Norman Wells is a Devonian-age carbonate bank complex located in the Northwest Territories of Canada, 60 kilometres south of the Arctic Circle. The bank complex reaches a maximum thickness of 130 metres in the bank and thins towards the basin, due to a combination of bank-margin backsteps and depositional pinchout. Norman is an oil reservoir with approximately 108 million cubic metres (680 million barrels) of original oil in place. The reservoir is naturally fractured with low matrix permeability (avg. 2 to 4 millidarcies). Previous 3-D modeling efforts Norman Wells did not attempt to incorporate fracture permeabilities, resulting in discrepancies among the static dynamic reservoir models and historical field performance data. In the present study, a 3-D geologic model was constructed to quantify the combined affects of matrix and fracture properties on total, full-field permeability. Matrix and fracture properties were modeled separately, and then combined into a total permeability model. Matrix properties vary as a function of depositional facies and the sequence-stratigraphic framework. Core and log data were used in combination with facies and stratigraphic information to develop the 3-D porosity and matrix permeability models. Fracture permeabilities were modeled using a two-stage approach. First, in mjection and production data were used to isolate model the fracture component of total permeability within the reservoir (fracture-enhanced permeability). Second, geometric fracture properties (orientations, sizes, densities) measured from core, image logs and outcrop data were used to quantify fracture geometries and the resultant flow anisotropy (directional permeability). Structural, stratigraphic, and facies information were incorporated into the 3-D model framework and used to guide the allocation of fracture permeabilities away from well control.
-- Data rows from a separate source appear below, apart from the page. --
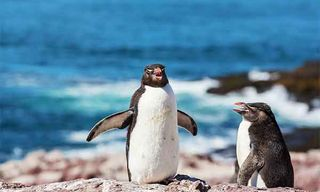 Patagonia Wildlife Adventure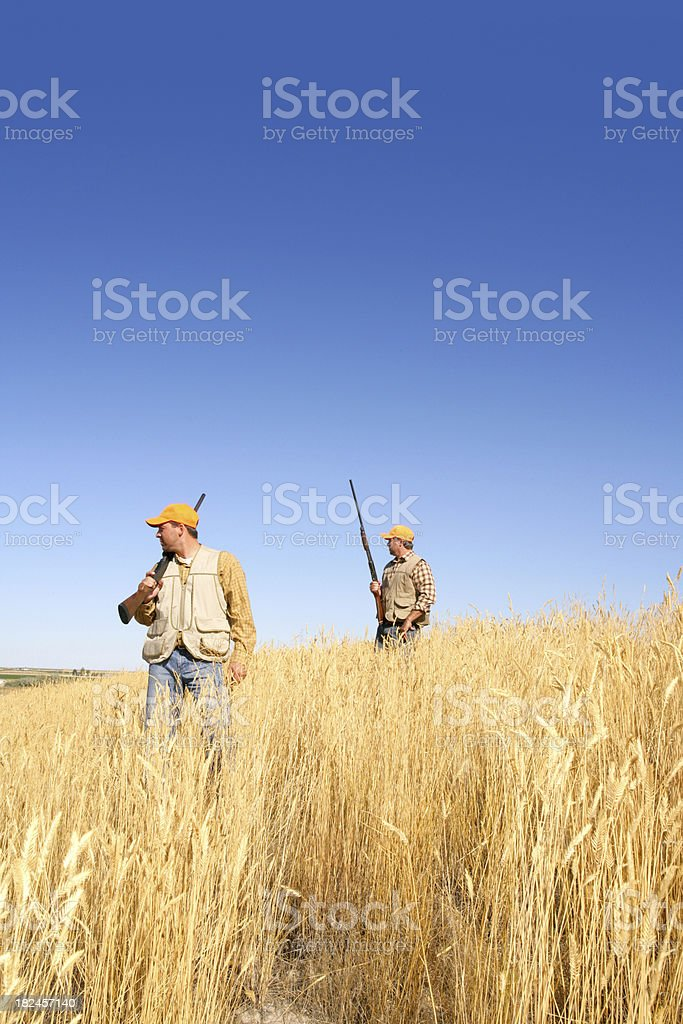 game bird hunting stock photo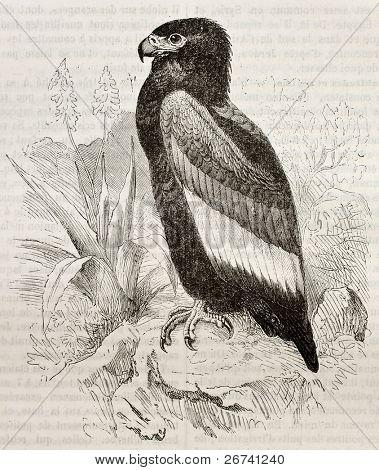 Old illustration of Bateleur (Terathopius ecaudatus). Created by Kretschmer and Wendt, published on Merveilles de la Nature, Bailliere et fils, Paris, 1878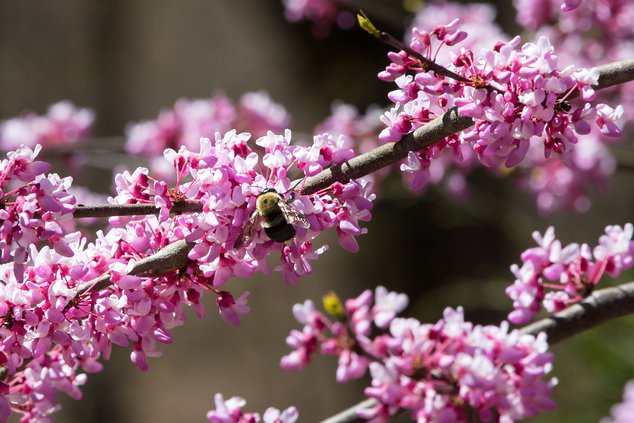 Bee on Redbud.jpg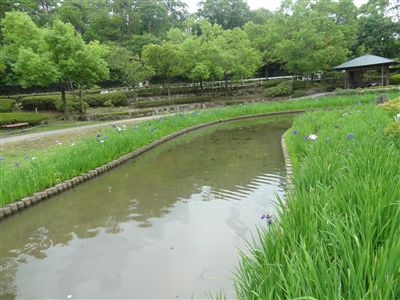 春日井市都市緑化植物園(グリーンピア春日井)3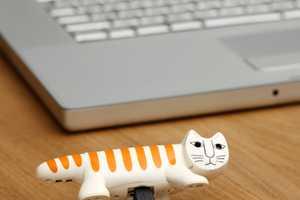 The Necono Digital Camera has Funky Feline Features
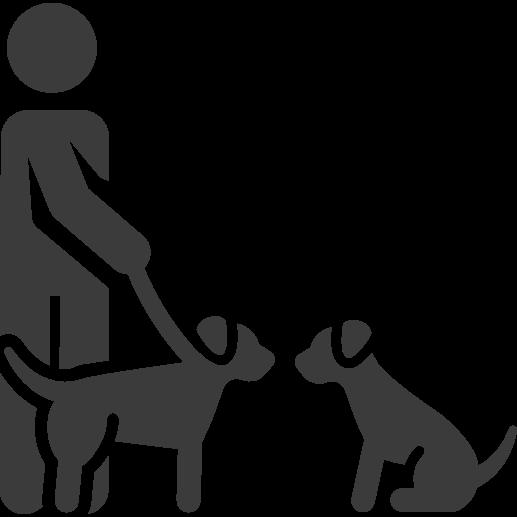 Alma de perros - Educación canina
Modeling results show that fractures variably enhance matrix permeabilities and that, without fracture enhancement, significant areas of the Norman Wells reservoir would be non-commercial. In most areas of the reservoir, the fracture network is developed at an optimum level to enhance matrix permeabilities without significant impact on reservoir conformance. However, some areas of the reservoir are more highly fractured, resulting in injected-water breakthrough and reduced reservoir conformance, Fracture properties vary in a predictable manner as a function of structural position and the mechanical stratigraphy of the carbonate bank. Fracture influence is greatest along the bank margins and in the steeper dipping, updip (northeast) structural region of the reservoir. Using this new model, a history match of production performance was achieved rapidly and required little modification of permeabilities in the flow simulator. Benefits of incorporating dynamic data directly into the 3-D geologic model include 1) reduced need for adjusting permeabilities in the flow simulator, resulting in increased consistency between the static and dynamic models, and 2) geologic information is used to guide the distribution of the excess permeability rather than ad-hoc adjustments in the flow simulator. The new static and dynamic models are being used for reserves and production forecasts, opportunity identification, and field management.